[QUOTED TEXT]
+--

For these reasons, I beg that the committee will indulge the following remarks and realise the reluctance with which I make them. I hope that they will be takien as an expression of the rigour mortis and deadpan attitude expected of all aspiring necronauts.
 
On my appointment as chief ethnographer to the society, while cognisant of the high honour bestowed on me, I found myself embarrassed and confused. The title seemed to imply that I was to bring to the society's attention all 'non western conceptions of death' and indeed, in the preformance of my duties, material relating to the suicide cults of polynesia, the mummification rituals of the Nazca of Peru and the pioneering necronautical practises of the Tibetans have all been forwarded to me. For these I am grateful - how could I not be? Yet I feel the very categorisations under which I have been forced to work do violence to the noble aims of the society.

+--

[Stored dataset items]

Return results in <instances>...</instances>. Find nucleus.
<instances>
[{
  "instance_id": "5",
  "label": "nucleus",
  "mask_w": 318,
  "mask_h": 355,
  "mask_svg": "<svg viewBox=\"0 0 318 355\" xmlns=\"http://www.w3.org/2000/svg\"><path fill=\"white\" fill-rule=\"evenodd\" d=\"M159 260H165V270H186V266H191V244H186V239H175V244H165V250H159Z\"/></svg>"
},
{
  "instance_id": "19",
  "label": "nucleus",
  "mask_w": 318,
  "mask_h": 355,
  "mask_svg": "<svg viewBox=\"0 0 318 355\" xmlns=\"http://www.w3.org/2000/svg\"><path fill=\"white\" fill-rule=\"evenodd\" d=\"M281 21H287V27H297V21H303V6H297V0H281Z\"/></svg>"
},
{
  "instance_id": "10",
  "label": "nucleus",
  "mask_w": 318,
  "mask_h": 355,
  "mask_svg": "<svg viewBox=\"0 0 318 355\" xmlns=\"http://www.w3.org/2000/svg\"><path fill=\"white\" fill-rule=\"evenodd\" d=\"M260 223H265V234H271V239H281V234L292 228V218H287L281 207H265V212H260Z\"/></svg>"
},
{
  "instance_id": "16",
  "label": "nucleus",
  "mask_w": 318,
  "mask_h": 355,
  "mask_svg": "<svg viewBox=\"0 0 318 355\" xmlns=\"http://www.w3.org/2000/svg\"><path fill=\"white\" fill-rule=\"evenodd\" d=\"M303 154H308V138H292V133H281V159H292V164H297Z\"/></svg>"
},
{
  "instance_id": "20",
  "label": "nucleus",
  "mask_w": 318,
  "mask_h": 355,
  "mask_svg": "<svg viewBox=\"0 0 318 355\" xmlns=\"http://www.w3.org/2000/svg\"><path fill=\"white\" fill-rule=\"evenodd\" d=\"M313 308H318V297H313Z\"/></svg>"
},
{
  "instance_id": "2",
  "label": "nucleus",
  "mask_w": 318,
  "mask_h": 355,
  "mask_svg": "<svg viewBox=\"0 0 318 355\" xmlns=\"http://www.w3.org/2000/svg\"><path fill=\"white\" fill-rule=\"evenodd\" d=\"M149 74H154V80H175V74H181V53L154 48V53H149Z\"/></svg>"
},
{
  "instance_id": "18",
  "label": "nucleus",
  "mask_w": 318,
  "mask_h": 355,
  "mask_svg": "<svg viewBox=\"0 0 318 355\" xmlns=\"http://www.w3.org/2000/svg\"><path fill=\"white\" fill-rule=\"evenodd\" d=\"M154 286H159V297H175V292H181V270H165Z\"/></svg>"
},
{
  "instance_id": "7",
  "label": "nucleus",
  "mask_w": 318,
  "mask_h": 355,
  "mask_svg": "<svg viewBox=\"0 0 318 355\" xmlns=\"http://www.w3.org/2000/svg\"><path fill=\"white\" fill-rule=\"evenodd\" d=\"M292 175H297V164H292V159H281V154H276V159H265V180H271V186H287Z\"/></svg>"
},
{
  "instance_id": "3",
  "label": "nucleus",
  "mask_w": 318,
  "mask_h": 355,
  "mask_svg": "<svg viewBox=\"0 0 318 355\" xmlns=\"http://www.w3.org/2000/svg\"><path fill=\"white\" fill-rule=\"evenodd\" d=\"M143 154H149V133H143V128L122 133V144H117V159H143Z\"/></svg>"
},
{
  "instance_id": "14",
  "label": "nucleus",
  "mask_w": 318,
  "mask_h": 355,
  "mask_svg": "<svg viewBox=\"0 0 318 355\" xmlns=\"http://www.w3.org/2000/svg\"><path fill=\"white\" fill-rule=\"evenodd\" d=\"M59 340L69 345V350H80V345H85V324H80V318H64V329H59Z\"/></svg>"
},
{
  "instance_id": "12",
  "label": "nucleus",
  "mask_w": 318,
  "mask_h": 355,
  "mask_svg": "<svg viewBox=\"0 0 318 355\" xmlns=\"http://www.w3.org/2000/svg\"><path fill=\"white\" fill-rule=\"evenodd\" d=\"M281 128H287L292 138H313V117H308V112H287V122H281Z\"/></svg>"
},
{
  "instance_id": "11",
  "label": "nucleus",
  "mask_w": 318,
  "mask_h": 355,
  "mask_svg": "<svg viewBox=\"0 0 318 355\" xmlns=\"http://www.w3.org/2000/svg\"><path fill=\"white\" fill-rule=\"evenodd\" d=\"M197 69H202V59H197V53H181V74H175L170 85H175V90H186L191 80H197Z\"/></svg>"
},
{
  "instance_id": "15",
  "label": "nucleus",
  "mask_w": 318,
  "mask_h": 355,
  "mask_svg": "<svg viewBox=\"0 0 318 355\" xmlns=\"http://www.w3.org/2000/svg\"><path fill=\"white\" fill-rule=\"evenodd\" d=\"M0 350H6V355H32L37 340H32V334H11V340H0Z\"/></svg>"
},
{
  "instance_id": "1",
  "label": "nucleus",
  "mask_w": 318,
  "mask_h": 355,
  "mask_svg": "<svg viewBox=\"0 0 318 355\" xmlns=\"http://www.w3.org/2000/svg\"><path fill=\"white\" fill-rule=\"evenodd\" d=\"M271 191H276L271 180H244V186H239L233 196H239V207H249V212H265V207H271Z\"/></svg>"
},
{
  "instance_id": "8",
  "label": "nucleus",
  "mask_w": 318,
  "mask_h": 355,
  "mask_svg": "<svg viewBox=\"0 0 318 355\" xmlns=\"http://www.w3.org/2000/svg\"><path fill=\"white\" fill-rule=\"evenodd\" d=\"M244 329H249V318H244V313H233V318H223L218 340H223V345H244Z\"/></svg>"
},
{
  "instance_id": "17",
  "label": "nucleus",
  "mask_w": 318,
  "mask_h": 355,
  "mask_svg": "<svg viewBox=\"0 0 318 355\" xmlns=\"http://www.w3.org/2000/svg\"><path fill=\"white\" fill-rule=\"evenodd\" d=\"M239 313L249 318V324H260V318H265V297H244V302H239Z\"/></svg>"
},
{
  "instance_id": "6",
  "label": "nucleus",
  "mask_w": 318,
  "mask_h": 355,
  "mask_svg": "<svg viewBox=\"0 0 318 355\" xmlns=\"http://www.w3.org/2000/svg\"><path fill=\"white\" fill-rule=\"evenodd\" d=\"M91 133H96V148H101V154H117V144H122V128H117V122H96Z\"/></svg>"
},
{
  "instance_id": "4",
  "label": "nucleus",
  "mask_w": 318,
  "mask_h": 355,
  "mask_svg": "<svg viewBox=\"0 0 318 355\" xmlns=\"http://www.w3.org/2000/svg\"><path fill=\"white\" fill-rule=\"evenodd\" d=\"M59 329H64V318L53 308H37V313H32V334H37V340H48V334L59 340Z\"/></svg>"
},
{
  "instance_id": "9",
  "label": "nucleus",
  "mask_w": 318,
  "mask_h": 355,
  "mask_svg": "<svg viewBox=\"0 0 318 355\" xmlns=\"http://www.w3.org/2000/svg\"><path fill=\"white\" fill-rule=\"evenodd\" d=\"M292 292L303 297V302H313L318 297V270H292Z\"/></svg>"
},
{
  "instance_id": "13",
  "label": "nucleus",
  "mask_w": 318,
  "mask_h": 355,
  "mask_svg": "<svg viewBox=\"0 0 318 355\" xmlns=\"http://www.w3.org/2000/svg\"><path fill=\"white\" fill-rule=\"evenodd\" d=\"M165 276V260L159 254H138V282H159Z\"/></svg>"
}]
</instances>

+--

[TASK LIST]
• a. Show each line of the records that contains the word "instances", matching case exactly.
• b. Carry the passage about the chief ethnographer's unease with the society's categories forward from its final sentence.

[ANSWERS GIVEN]
• a.
Return results in <instances>...</instances>. Find nucleus.
<instances>
</instances>

• b.
To ghettoise all maps of death except the fragmentary one made by the Christian church of the West is to risk the immediate failure of our noble mission. Death, as I hardly need remind you, my fellow necronauts, is unknown. It is the absence, it is the void. And so how are we able to say at this early juncture in our mission that it is not something from which one returns to be born again, or even a separate space? To give priority to a Judeo-Christian concept of death is not only offensive and foolhardy - it negates the very real possibility that the tens of millions of people who believe in reincarnation may be able to help us in our mission - that they may have ALREADY BEEN to the place we strive so hard to go.
 
If we look seriously, as we should, at the necronautical practises of India, we find that death-travel has been going on for thousands of years - indeed is so universal an experience as to be hardly worthy of comment. One is born, one lives one's life, and according to one's actions in that life one is reborn, higher or lower in the great evolutionary scale of things. A necronautical sage is higher than a dog, say the Hindus, but that dog is itself a necronaut. The ultimate goal of existence is to escape the cycle of death and rebirth, to overcome duality - the same duality which we as necronauts strive to bridge with our heroic and visionary journeying. So the final death, the death into oneness with the cosmos, is the escape from life and death, is the necronautical experience not as journey but as dissolution - fading into total identity with the universe - entirely transcending the paltry misleading metaphorics of space with which we so vainly struggle.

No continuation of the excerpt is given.